Hip and Knee Replacement Patients Do Much Better Recovering at Home
LITTLE ROCK--Adam Smith, MD, an orthopedic surgeon with OrthoArkansas from 2017 to the present, was following in a family tradition when he went into medicine. His father, Bruce Smith, MD, was an orthopedic surgeon in Hot Springs, his grandfather, James Marsh, MD, was a general practitioner in Warren, and his uncle, Wallis Marsh, MD, is a liver transplant surgeon. His mother, Cindy Smith, and aunt, Kathy Nasworthy, are nurses. And his brother, P. Allan Smith, MD, is also an orthopedic surgeon practicing at OrthoArkansas, the largest orthopedic group in Arkansas.
"I became interested in medicine at an early age," Adam Smith said. "I liked the surgeries. And I really love giving people a better quality of life through joint replacement."
Smith's subspecialty focus is the reconstruction of the hip and knee.
"By only focusing on one or two areas, in my case hip and knee replacement, that is all I do, all day, every day," said Smith, who completed a fellowship in adult reconstruction (hip and knee replacement and revision) at the Mississippi Sports Medicine and Orthopedic Center in Jackson, Miss., from 2016-2017. "Not only do I not have to focus on things that are not necessarily my specialty, neither does my nurse or surgical team. Instead, we can focus on providing the best joint replacement and revision joint replacement experience to our patients."
The goal of his practice is to provide expert treatment of the hip and knee with the use of arthroscopy, partial (unicompartmental) and total knee replacement, total hip replacement, mini-incision hip replacement, realignment procedures (avoiding joint replacement), and revision hip and knee replacements (when the prosthesis has failed).
One constant effort is working to get patients' pain under better control and get them recovered and home faster.

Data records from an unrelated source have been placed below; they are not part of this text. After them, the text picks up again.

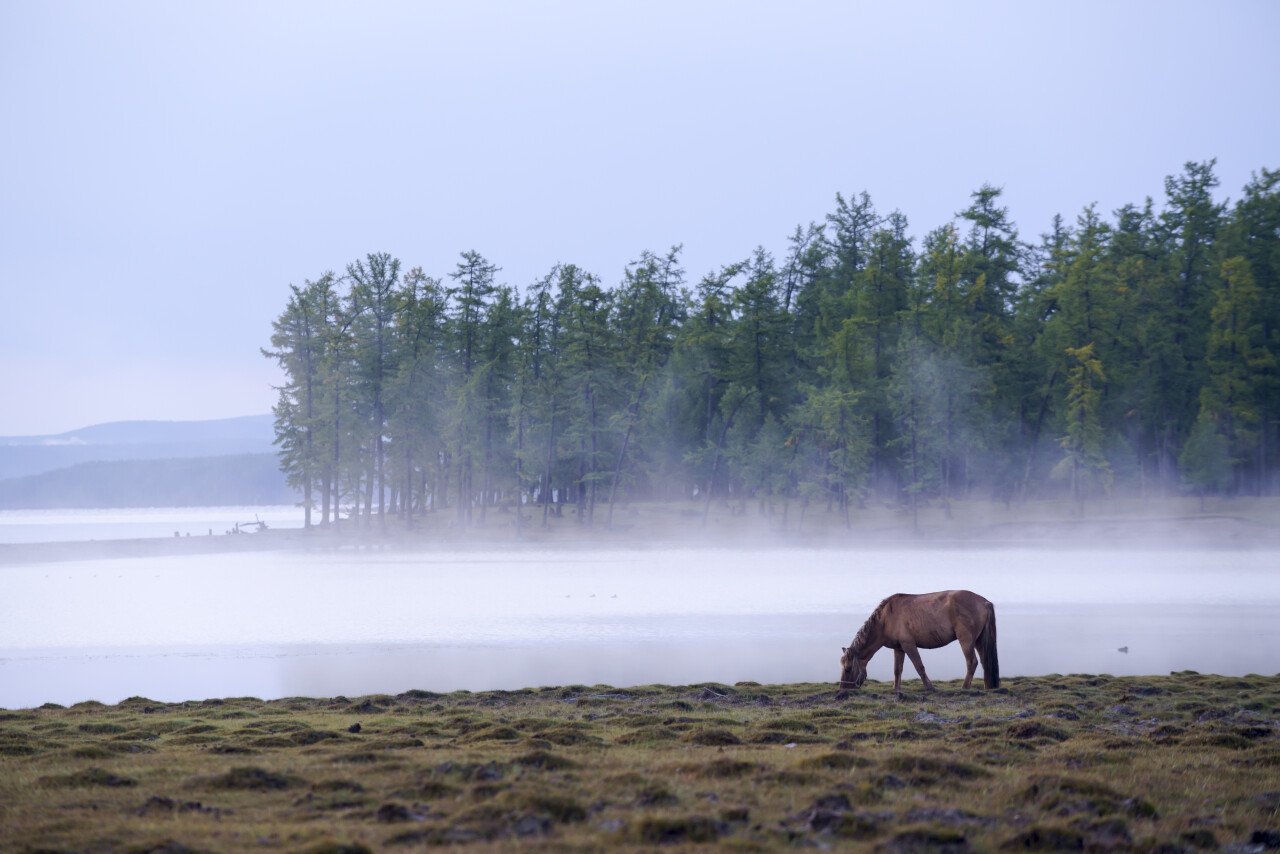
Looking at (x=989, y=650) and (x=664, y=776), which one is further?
(x=989, y=650)

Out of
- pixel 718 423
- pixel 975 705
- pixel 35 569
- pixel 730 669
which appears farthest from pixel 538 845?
pixel 718 423

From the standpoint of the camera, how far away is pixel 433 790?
9.63 meters

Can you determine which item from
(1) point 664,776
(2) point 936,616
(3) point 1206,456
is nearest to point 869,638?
(2) point 936,616

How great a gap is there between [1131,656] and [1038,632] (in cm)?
510

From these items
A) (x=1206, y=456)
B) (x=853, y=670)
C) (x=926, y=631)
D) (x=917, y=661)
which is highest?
(x=1206, y=456)

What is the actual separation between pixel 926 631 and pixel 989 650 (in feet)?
3.40

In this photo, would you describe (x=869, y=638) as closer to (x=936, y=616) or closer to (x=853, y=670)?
(x=853, y=670)

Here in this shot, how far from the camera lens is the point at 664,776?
10383 mm

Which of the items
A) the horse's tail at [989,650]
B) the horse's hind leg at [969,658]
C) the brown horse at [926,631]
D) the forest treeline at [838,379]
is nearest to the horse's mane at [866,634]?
the brown horse at [926,631]

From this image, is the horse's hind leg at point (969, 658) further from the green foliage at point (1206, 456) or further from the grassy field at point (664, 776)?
the green foliage at point (1206, 456)

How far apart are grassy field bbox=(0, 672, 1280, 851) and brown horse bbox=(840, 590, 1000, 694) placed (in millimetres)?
1094

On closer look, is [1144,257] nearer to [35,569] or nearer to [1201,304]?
[1201,304]

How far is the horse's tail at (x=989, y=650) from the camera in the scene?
18031 mm

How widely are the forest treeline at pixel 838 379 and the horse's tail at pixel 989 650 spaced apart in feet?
184
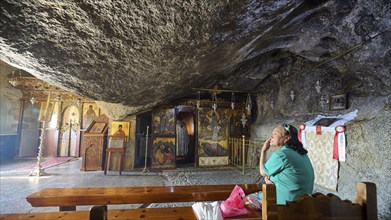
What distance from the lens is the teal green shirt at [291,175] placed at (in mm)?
1669

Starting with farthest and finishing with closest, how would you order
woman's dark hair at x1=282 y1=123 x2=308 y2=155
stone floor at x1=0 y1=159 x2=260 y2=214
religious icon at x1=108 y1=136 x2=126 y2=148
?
religious icon at x1=108 y1=136 x2=126 y2=148 < stone floor at x1=0 y1=159 x2=260 y2=214 < woman's dark hair at x1=282 y1=123 x2=308 y2=155

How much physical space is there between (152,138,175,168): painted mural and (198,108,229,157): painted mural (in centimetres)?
119

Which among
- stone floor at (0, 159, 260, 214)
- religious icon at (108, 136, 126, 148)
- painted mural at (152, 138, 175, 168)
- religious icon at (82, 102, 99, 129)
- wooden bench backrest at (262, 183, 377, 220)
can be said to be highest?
religious icon at (82, 102, 99, 129)

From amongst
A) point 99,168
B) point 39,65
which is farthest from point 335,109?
point 99,168

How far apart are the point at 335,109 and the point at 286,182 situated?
11.2 feet

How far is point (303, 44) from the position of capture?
374 cm

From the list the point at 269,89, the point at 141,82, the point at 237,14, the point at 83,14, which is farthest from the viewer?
the point at 269,89

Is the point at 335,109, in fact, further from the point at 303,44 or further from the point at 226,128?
the point at 226,128

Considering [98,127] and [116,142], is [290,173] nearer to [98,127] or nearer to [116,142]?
[116,142]

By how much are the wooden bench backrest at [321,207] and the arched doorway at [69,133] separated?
1100 cm

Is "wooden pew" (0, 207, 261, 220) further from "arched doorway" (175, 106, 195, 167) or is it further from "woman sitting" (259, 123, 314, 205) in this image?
"arched doorway" (175, 106, 195, 167)

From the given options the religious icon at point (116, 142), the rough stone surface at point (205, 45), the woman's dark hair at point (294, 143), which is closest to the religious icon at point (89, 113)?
the religious icon at point (116, 142)

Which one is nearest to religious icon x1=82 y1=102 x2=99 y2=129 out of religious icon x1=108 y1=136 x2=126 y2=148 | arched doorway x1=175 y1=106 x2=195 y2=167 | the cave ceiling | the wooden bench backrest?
religious icon x1=108 y1=136 x2=126 y2=148

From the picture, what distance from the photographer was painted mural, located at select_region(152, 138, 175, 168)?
6961mm
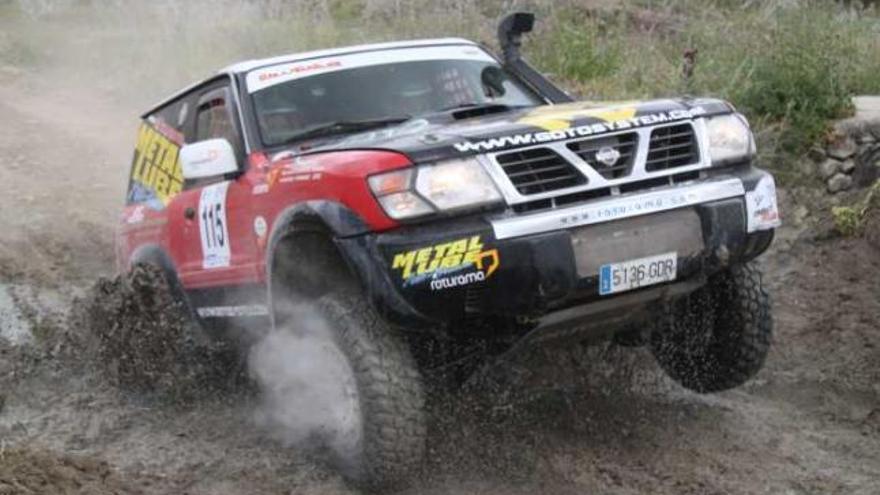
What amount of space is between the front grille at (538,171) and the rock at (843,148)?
4766mm

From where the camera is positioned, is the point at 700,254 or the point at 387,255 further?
the point at 700,254

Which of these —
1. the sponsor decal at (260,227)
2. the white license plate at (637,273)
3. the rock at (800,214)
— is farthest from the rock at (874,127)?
the sponsor decal at (260,227)

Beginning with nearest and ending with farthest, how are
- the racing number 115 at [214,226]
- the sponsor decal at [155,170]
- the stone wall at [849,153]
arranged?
the racing number 115 at [214,226] < the sponsor decal at [155,170] < the stone wall at [849,153]

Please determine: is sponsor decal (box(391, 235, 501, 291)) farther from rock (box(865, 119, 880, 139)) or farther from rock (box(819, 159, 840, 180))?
rock (box(865, 119, 880, 139))

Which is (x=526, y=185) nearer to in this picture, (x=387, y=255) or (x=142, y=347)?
(x=387, y=255)

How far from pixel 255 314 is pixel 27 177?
279 inches

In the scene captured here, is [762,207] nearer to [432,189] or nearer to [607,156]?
[607,156]

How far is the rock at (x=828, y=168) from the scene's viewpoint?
8493mm

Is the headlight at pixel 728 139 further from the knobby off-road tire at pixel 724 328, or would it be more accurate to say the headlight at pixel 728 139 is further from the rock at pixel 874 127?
the rock at pixel 874 127

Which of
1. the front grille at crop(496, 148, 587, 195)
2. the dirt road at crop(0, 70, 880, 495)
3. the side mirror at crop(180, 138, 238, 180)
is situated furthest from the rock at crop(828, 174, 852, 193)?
the side mirror at crop(180, 138, 238, 180)

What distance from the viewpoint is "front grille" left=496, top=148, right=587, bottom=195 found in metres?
4.31

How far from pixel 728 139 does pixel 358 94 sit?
5.85ft

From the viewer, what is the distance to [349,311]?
14.5ft

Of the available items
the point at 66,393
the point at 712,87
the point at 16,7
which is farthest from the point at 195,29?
the point at 66,393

Patients after hip and knee replacement are typically spending, at most, one night in the hospital, before being discharged to the comfort of their own homes.
"Patients do much better at home versus going to a skilled nursing facility or a rehab facility," Smith said. "There is also a lower risk of infection by going home. Patients with knee replacements are going to outpatient physical therapy 2-3 times a week and no longer using continuous passive motion machines (CPMs) as those have been found to have no effect. Patients with hip replacement are using a walker for 7-10 days and are weaned from the walker as soon as that can be tolerated. Also, deep vein thrombosis (DVT) prophylaxis has changed from historically using coumadin, which had to be carefully monitored, to aspirin in most cases."
There has been interest in recent years in using stem cell therapy as an alternative to surgery. But Smith hasn't seen any studies proving stem cell injections actually regrow cartilage.
"From what I have read, it can help control pain, but it is no better or worse than steroid injections," Smith said. "I'm not doing it because it hasn't been proven to show a benefit overall. Stem cell transplants are very expensive and a lot of insurance companies don't cover them. In addition to not being proven, it is a high out-of-pocket expense. It is still being researched. It might depend on how much cartilage damage there is. People who have arthritis to the point of needing knee replacement probably would not benefit from this procedure."
It is common for people to delay a hip or knee replacement because of fear of surgery or the recovery time involved. Smith said patients need to decide about replacement based on how much pain they are in and how much relief they are getting with conservative treatment.
"If they aren't getting relief and it is affecting their quality of life, then it is probably time to do something more," Smith said.
Born and raised in Hot Springs, Smith attended Lakeside K-12 and then did his undergraduate work at the University of Arkansas in Fayetteville. He completed medical school at the University of Arkansas for Medical Sciences. His residency was at University of Mississippi Department of Orthopedic Surgery. While in residency, Smith participated in an AO International Fellowship in Switzerland.
Smith and his wife, Wendy, have two daughters. His hobbies include cycling, hunting, watching the Razorbacks and skiing.